# Starting a mud tray cut out today



## bevy's honeybees (Apr 21, 2011)

After reading Gilligan's thread, wonder what I will find.

I'm starting a cut out this afternoon:

https://www.dropbox.com/s/b4yubovbvusl4r7/2014-04-20 18.48.17.jpg
https://www.dropbox.com/s/nkbsyn9im7ivxv8/2014-04-20 18.48.11.jpg

These bees are about 3/4 miles from my house as the bee flies. I got 2 swarms in my back yard bait boxes last week. First question, is it possible they could be swarms from these bees?

So, if my timing is off it could end up like Gilligan's cut out experience? Will post more later on the outcome. On Sunday evening, me and property owner moved a bunch of stuff off trailer so I have room to work. There were plenty of bees bringing in pollen. The bees have propolized and probably comb attached this tray to the trailer wall. He loaned me his machete to help cut the comb off the wall. 

Well in any case, this is an easy and fun cut out. I get to return a favor to a friend. Outcome is all good no matter what.

Data items
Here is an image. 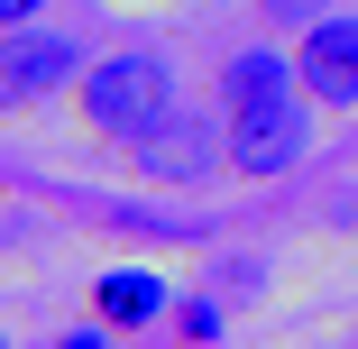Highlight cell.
I'll use <instances>...</instances> for the list:
<instances>
[{
	"instance_id": "1",
	"label": "cell",
	"mask_w": 358,
	"mask_h": 349,
	"mask_svg": "<svg viewBox=\"0 0 358 349\" xmlns=\"http://www.w3.org/2000/svg\"><path fill=\"white\" fill-rule=\"evenodd\" d=\"M74 111H83V129H92V138L129 148L138 129H157V120L175 111V74H166V55H148V46H120V55L83 64Z\"/></svg>"
},
{
	"instance_id": "2",
	"label": "cell",
	"mask_w": 358,
	"mask_h": 349,
	"mask_svg": "<svg viewBox=\"0 0 358 349\" xmlns=\"http://www.w3.org/2000/svg\"><path fill=\"white\" fill-rule=\"evenodd\" d=\"M221 129H230V166H239V175H257V184L294 175V166H303V148H313L303 92H266V101H239V111H221Z\"/></svg>"
},
{
	"instance_id": "3",
	"label": "cell",
	"mask_w": 358,
	"mask_h": 349,
	"mask_svg": "<svg viewBox=\"0 0 358 349\" xmlns=\"http://www.w3.org/2000/svg\"><path fill=\"white\" fill-rule=\"evenodd\" d=\"M230 166V129H211V120H193V111H166L157 129H138L129 138V175H148V184H211Z\"/></svg>"
},
{
	"instance_id": "4",
	"label": "cell",
	"mask_w": 358,
	"mask_h": 349,
	"mask_svg": "<svg viewBox=\"0 0 358 349\" xmlns=\"http://www.w3.org/2000/svg\"><path fill=\"white\" fill-rule=\"evenodd\" d=\"M83 83V55L74 37H46V28H10L0 37V111H28V101H55Z\"/></svg>"
},
{
	"instance_id": "5",
	"label": "cell",
	"mask_w": 358,
	"mask_h": 349,
	"mask_svg": "<svg viewBox=\"0 0 358 349\" xmlns=\"http://www.w3.org/2000/svg\"><path fill=\"white\" fill-rule=\"evenodd\" d=\"M294 74H303V101L313 111H358V19H313L303 46H294Z\"/></svg>"
},
{
	"instance_id": "6",
	"label": "cell",
	"mask_w": 358,
	"mask_h": 349,
	"mask_svg": "<svg viewBox=\"0 0 358 349\" xmlns=\"http://www.w3.org/2000/svg\"><path fill=\"white\" fill-rule=\"evenodd\" d=\"M266 92H303L294 55H275V46H239V55L221 64V111H239V101H266Z\"/></svg>"
},
{
	"instance_id": "7",
	"label": "cell",
	"mask_w": 358,
	"mask_h": 349,
	"mask_svg": "<svg viewBox=\"0 0 358 349\" xmlns=\"http://www.w3.org/2000/svg\"><path fill=\"white\" fill-rule=\"evenodd\" d=\"M92 304H101L110 331H138V322H157V313H166V285H157L148 266H120V276H101V285H92Z\"/></svg>"
},
{
	"instance_id": "8",
	"label": "cell",
	"mask_w": 358,
	"mask_h": 349,
	"mask_svg": "<svg viewBox=\"0 0 358 349\" xmlns=\"http://www.w3.org/2000/svg\"><path fill=\"white\" fill-rule=\"evenodd\" d=\"M175 331H184L193 349H202V340H221V304H202V294H193V304H175Z\"/></svg>"
},
{
	"instance_id": "9",
	"label": "cell",
	"mask_w": 358,
	"mask_h": 349,
	"mask_svg": "<svg viewBox=\"0 0 358 349\" xmlns=\"http://www.w3.org/2000/svg\"><path fill=\"white\" fill-rule=\"evenodd\" d=\"M257 10L275 19V28H313V19H331L340 0H257Z\"/></svg>"
},
{
	"instance_id": "10",
	"label": "cell",
	"mask_w": 358,
	"mask_h": 349,
	"mask_svg": "<svg viewBox=\"0 0 358 349\" xmlns=\"http://www.w3.org/2000/svg\"><path fill=\"white\" fill-rule=\"evenodd\" d=\"M37 10H46V0H0V28H28Z\"/></svg>"
},
{
	"instance_id": "11",
	"label": "cell",
	"mask_w": 358,
	"mask_h": 349,
	"mask_svg": "<svg viewBox=\"0 0 358 349\" xmlns=\"http://www.w3.org/2000/svg\"><path fill=\"white\" fill-rule=\"evenodd\" d=\"M55 349H110V331H64Z\"/></svg>"
}]
</instances>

#### EXERCISE INSTRUCTIONS
(a) According to the mud tray cut out post, why was the property owner's machete needed? Answer in one to three sentences.
(b) Resume the mud tray cut out post, starting after its last sentence.
The rows are material kept apart from the mud tray cut out post.

#### OUTPUTS IN ORDER
(a) The bees had propolized the tray and had probably attached it to the trailer wall with comb. The property owner lent the machete to help cut that comb off the wall.

(b)
----------



## ken rice (Apr 28, 2010)

Ok school me, What is a mud tray


----------



## Mr.Beeman (May 19, 2012)

concrete mud pan.


----------



## ken rice (Apr 28, 2010)

Thanks Beeman, I'm not too old to learn.


----------



## Mr.Beeman (May 19, 2012)

Be sure to take plenty of pics if not a vid or two. Looks fun.


----------



## bevy's honeybees (Apr 21, 2011)

I tried taking pics with my gloves on, and it didn't work. So all I have is before and after pictures when the bees weren't after me. It went well except I made a really stupid mistake. I know better, I feel like such an idiot. 
First, the pics. 
This is right after I pulled the tray away from the trailer wall. I was stunned, not expecting this at all. 

https://www.dropbox.com/s/wndt5yq3ofiinz9/2014-04-22 14.01.47.jpg

Full almost to the back. The foremost combs didn't have much honey, did have lots of pollen and some nectar. So I framed up 2 deep frames of it.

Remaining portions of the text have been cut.